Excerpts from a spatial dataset
◆ ◆ ◆

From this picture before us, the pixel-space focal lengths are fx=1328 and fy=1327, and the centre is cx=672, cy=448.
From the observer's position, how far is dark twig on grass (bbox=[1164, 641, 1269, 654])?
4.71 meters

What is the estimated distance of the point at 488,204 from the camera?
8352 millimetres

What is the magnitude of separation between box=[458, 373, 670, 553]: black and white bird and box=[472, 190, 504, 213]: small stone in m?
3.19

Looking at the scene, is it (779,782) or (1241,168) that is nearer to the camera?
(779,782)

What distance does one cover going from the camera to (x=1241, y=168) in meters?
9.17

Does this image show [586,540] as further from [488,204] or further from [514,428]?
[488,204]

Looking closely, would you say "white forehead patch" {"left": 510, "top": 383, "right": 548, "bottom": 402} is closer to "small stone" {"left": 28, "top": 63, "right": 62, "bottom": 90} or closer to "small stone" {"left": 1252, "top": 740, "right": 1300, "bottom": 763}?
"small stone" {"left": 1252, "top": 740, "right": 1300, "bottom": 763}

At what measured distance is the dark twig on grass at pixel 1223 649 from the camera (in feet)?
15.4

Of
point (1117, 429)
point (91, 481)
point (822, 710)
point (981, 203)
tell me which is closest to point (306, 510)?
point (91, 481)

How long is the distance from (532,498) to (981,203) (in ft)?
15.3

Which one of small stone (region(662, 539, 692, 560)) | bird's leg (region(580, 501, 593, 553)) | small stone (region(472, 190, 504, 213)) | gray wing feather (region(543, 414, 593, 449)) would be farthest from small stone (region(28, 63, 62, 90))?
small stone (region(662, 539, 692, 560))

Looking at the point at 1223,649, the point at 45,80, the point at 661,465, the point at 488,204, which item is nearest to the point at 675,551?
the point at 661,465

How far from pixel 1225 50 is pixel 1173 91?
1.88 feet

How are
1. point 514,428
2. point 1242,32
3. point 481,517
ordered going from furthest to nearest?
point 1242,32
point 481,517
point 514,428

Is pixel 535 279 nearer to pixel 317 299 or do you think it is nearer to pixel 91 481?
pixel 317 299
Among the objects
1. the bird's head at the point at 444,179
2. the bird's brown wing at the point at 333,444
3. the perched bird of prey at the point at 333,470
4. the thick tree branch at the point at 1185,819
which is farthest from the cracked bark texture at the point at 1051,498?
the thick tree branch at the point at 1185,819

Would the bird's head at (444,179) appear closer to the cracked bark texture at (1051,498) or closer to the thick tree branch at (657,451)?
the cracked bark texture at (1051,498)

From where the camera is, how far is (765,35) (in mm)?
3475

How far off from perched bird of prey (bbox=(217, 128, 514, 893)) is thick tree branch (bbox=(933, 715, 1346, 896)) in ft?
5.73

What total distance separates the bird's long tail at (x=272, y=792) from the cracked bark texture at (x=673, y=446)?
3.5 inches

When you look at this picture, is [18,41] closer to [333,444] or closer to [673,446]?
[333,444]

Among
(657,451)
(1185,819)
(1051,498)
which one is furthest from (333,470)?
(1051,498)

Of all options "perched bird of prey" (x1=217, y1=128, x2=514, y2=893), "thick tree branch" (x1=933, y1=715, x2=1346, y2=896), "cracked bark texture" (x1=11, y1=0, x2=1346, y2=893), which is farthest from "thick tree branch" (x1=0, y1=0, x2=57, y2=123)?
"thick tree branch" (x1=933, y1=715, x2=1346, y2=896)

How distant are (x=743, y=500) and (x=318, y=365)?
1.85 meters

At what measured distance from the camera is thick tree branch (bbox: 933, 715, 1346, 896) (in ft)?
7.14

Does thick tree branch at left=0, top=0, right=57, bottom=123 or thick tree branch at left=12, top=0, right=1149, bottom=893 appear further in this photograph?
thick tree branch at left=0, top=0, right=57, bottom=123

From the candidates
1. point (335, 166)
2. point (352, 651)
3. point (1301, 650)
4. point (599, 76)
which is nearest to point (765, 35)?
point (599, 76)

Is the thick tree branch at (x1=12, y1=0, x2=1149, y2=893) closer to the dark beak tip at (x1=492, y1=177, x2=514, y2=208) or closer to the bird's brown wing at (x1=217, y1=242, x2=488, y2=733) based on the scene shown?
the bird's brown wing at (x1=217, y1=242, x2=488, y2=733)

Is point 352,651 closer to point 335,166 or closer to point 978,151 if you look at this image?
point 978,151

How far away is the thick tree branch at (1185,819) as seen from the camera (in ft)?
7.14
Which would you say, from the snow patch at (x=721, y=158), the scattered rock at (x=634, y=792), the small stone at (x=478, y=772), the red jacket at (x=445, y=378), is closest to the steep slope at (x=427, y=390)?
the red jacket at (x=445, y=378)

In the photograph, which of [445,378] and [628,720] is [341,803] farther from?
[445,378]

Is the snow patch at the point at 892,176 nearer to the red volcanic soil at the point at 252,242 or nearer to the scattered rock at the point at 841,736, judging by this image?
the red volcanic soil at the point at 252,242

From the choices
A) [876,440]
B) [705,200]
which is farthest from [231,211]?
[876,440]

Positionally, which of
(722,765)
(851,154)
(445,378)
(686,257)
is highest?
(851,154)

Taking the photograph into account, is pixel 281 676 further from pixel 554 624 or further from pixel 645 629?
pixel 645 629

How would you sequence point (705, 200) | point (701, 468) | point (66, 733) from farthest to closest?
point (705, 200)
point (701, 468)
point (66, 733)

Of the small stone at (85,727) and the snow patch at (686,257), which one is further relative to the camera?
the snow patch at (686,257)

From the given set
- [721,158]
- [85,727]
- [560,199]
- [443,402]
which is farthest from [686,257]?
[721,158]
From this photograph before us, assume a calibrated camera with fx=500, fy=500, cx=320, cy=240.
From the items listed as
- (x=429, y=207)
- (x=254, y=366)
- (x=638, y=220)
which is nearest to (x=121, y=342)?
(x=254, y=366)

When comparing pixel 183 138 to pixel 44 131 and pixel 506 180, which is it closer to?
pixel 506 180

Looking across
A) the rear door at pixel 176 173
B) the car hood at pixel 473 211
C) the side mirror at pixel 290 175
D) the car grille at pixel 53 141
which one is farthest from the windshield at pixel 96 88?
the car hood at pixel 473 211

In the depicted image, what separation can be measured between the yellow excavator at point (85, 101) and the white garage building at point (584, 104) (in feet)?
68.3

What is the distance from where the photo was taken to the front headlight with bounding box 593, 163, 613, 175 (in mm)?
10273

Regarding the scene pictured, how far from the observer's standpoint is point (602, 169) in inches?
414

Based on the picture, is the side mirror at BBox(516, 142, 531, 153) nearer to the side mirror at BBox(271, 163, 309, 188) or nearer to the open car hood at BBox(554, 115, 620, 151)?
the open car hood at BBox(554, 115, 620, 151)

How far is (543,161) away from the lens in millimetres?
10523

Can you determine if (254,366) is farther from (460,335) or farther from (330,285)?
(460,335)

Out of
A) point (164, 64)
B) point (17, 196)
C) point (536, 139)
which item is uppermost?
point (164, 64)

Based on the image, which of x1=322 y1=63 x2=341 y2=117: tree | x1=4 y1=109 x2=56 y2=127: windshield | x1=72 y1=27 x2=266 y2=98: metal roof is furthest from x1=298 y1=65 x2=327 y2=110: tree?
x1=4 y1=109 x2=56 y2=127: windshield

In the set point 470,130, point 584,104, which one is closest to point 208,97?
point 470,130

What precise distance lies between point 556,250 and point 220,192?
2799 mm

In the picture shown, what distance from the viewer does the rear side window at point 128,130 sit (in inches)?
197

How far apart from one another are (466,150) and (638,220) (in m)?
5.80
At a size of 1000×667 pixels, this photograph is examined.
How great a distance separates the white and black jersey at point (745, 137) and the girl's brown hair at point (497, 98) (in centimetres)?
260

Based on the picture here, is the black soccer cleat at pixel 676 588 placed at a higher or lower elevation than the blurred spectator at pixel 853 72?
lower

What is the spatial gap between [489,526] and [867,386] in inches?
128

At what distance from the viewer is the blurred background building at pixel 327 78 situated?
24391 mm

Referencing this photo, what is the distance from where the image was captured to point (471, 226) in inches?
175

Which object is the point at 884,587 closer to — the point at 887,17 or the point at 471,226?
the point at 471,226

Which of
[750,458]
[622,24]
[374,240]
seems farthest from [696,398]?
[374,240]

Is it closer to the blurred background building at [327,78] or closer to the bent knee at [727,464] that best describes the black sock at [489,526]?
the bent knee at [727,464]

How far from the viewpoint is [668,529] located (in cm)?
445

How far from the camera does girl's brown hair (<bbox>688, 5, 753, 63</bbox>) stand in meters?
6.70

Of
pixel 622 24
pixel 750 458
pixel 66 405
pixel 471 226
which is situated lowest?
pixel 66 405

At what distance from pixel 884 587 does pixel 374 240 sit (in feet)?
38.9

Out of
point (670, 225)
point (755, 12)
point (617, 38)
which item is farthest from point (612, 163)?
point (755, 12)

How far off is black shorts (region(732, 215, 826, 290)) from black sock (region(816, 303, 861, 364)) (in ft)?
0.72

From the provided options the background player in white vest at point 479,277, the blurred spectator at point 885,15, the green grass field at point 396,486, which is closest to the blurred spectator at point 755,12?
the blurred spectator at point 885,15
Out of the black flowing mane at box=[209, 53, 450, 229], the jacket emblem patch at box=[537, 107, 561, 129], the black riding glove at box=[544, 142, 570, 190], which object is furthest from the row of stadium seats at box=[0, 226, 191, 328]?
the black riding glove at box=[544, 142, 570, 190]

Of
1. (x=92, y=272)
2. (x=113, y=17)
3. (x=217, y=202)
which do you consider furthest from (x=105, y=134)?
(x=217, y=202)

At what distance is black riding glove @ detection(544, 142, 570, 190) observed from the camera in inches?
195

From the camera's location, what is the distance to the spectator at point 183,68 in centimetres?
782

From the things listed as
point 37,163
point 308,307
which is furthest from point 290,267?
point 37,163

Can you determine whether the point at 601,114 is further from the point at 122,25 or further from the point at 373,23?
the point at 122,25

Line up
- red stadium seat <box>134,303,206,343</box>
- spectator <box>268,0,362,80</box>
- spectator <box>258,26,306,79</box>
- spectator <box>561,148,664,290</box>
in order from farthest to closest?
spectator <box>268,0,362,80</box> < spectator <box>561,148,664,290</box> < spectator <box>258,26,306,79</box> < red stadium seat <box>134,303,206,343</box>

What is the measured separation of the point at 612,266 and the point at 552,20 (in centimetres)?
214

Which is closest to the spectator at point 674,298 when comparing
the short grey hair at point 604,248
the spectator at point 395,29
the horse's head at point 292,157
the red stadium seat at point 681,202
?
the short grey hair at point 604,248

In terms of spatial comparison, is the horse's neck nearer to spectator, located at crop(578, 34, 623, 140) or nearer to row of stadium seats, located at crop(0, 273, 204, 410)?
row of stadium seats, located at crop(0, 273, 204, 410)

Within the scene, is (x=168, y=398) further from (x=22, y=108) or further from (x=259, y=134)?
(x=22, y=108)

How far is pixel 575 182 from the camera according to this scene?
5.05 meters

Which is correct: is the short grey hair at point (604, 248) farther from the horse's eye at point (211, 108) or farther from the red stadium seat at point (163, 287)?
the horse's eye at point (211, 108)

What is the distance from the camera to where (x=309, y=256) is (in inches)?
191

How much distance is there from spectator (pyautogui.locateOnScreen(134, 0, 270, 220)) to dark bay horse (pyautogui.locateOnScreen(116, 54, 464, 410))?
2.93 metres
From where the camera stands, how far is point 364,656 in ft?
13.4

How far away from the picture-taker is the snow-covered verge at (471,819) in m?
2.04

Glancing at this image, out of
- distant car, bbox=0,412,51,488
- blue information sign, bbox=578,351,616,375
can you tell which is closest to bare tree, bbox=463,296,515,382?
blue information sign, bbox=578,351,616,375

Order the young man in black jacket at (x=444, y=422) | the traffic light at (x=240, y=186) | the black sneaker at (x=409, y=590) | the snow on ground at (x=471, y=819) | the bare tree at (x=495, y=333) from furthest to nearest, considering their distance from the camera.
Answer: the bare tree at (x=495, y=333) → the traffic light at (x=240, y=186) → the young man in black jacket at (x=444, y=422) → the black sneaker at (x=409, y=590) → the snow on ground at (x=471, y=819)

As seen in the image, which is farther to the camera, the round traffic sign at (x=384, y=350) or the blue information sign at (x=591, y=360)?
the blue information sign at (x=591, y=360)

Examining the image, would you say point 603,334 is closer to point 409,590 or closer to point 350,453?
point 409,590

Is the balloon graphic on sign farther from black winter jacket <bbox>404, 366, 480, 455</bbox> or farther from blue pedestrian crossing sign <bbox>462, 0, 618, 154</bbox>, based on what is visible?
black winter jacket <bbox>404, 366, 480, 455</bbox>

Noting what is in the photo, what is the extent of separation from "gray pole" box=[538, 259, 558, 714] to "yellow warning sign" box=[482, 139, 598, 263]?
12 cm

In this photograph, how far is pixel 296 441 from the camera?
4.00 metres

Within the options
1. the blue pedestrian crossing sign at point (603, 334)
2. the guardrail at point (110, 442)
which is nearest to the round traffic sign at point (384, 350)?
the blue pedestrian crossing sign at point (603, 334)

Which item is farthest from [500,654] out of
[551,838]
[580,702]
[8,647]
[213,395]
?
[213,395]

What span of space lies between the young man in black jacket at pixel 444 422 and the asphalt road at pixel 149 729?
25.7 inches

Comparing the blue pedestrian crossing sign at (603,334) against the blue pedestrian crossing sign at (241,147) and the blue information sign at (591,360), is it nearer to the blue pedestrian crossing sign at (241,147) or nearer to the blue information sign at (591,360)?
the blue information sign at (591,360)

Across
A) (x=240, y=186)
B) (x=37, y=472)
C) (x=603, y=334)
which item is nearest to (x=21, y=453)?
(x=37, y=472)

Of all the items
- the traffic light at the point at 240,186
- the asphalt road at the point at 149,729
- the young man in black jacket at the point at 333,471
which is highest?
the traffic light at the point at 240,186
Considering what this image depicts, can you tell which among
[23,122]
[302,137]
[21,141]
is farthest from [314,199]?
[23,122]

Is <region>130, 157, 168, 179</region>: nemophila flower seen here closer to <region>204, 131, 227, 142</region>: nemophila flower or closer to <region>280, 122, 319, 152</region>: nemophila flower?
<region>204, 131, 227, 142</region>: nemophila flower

◆ ◆ ◆

Copy out the lines of the items above word for word, beginning at the line that contains "Examining the image, would" and ending after the line that contains "25.7 inches".

Examining the image, would you say point 603,334 is closer to point 409,590 or closer to point 350,453?
point 409,590

Is the balloon graphic on sign farther from black winter jacket <bbox>404, 366, 480, 455</bbox> or farther from blue pedestrian crossing sign <bbox>462, 0, 618, 154</bbox>, based on what is visible?
black winter jacket <bbox>404, 366, 480, 455</bbox>

Noting what is in the photo, what is the extent of separation from "gray pole" box=[538, 259, 558, 714] to "yellow warning sign" box=[482, 139, 598, 263]?
12 cm

In this photograph, how far is pixel 296 441 from the camera?
4.00 metres

Within the options
1. the blue pedestrian crossing sign at point (603, 334)
2. the guardrail at point (110, 442)
which is nearest to the round traffic sign at point (384, 350)?
the blue pedestrian crossing sign at point (603, 334)

Which item is farthest from [500,654] out of
[551,838]
[580,702]
[8,647]
[213,395]
?
[213,395]

What span of space lies between the young man in black jacket at pixel 444 422 and the asphalt road at pixel 149 729?
25.7 inches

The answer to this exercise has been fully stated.